Il est important de reconnaître le doigt pelvien, une entité bénigne, afin d’éviter des investigations supplémentaires inutiles. Les radiographies sans préparation et la tomodensitométrie facilitent le diagnostic de cette entité rare. L’exérèse chirurgicale est indiquée uniquement en présence de symptômes, notamment une limitation du mouvement ou une douleur au niveau des hanches incapacitant le patient.
Déclaration de conflit d’intérêts
Les auteurs ne déclarent aucun conflit d’intérêts concernant cet article.
Références
1- Evangelista P, Evangelista G. Dyspareunia associated with a pelvic digit. J Surg Case Rep 2011;12:7.
2- Van Breuseghem I. The pelvic digit: a harmless "eleventh" finger. Br J Radiol 2006;79:e106-107.
3- Sullivan D, Cornwell WS. Pelvic rib: report of a case. Radiology 1974;110:355-357.
4- Nguyen VD, Matthes JD, Wunderlich CC. The pelvic digit: CT correlation and review of the literature. Comput Med Imaging Graph 1990;14:127-131.

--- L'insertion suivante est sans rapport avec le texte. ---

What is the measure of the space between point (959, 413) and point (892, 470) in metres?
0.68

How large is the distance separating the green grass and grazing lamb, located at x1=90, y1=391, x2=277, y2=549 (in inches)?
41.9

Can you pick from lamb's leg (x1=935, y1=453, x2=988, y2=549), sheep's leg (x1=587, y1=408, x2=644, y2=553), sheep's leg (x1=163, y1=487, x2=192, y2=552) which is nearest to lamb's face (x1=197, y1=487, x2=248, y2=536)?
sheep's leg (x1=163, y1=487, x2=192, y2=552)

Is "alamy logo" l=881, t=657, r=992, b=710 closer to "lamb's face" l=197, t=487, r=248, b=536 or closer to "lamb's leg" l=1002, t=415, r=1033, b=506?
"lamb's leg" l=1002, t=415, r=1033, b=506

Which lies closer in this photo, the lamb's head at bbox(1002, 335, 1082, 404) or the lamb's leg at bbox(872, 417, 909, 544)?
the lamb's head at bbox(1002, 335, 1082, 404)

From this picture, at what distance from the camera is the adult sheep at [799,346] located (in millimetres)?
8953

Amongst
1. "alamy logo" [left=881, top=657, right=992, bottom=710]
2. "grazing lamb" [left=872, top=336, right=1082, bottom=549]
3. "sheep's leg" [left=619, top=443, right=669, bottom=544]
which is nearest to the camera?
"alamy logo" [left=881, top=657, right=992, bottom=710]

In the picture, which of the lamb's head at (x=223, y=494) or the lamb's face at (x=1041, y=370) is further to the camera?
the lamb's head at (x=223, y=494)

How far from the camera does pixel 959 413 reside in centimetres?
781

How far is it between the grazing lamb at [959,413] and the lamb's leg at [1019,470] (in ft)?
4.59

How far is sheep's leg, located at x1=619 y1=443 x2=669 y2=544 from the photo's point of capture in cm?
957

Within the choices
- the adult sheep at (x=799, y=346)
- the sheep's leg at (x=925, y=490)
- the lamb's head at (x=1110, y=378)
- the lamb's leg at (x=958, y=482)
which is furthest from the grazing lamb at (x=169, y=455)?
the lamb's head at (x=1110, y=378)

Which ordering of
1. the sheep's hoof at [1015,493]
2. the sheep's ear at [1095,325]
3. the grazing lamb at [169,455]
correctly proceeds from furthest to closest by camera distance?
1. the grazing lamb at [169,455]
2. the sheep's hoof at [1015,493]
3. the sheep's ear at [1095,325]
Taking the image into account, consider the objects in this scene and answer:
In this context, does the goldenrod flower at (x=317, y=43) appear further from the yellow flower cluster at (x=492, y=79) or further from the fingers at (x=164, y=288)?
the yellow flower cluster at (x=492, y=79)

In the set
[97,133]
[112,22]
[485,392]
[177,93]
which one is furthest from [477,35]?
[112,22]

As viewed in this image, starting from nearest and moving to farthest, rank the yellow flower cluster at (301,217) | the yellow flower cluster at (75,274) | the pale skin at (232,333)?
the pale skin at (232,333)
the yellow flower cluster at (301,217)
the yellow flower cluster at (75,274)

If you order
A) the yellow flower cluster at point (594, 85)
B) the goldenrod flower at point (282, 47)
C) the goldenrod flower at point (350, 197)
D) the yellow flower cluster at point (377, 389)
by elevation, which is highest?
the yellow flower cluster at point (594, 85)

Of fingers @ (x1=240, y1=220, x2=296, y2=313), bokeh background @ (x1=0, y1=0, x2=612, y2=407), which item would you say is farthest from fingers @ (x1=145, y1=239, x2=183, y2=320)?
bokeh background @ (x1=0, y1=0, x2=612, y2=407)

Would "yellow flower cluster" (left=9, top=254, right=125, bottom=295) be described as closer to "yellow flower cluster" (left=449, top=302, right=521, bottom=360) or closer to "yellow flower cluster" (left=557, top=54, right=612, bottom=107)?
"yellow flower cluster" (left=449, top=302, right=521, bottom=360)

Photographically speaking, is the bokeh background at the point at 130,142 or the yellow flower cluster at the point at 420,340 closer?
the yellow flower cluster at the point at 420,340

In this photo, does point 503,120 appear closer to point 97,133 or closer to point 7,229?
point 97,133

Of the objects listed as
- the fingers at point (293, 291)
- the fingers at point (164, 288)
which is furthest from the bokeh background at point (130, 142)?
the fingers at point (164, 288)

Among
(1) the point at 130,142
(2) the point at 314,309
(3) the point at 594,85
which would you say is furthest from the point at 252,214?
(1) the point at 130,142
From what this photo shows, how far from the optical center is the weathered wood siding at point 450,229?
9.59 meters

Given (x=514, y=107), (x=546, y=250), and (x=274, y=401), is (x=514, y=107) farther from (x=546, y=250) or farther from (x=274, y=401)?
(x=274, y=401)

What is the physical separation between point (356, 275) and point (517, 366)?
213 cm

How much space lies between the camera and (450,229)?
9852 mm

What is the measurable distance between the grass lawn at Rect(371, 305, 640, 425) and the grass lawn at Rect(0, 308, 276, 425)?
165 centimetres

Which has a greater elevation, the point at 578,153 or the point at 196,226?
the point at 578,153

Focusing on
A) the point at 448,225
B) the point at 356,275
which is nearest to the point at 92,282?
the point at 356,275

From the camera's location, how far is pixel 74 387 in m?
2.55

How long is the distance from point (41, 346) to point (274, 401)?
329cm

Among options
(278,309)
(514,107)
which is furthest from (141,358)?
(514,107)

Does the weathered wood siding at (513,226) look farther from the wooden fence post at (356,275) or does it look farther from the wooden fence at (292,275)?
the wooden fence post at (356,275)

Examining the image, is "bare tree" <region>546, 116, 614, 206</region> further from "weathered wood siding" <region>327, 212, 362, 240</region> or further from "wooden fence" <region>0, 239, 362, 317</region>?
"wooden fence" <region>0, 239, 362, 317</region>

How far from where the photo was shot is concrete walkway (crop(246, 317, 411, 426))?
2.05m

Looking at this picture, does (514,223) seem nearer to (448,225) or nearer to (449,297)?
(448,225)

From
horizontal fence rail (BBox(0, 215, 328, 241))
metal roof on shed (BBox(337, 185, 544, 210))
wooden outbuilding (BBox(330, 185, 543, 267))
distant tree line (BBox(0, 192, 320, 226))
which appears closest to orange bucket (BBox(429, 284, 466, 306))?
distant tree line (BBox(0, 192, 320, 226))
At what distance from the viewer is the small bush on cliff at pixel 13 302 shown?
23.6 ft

5- Rijal L, Nepal P. Multiple pelvic digits: a rare congenital anomaly. Eur J Orthop Surg Traumatol 2010;20:411-413.
6- McGlone BS, Hamilton S, FitzGerald MJ. Pelvic digit: an uncommon developmental anomaly. Eur Radiol 2000;10:89-91.
7- Granieri GF, Bacarini L. The pelvic digit: five new examples of an unusual anomaly. Skeletal Radiol 1996;25:723-726.
8- Moreta-Suarez J, Saez de Ugarte-Sobron O, Sanchez-Sobrino A, Martinez-De Los Mozos JL. The pelvic digit: a rare congenital anomaly as a cause of hip pain. J Orthop Case Rep 2012:2:19-22.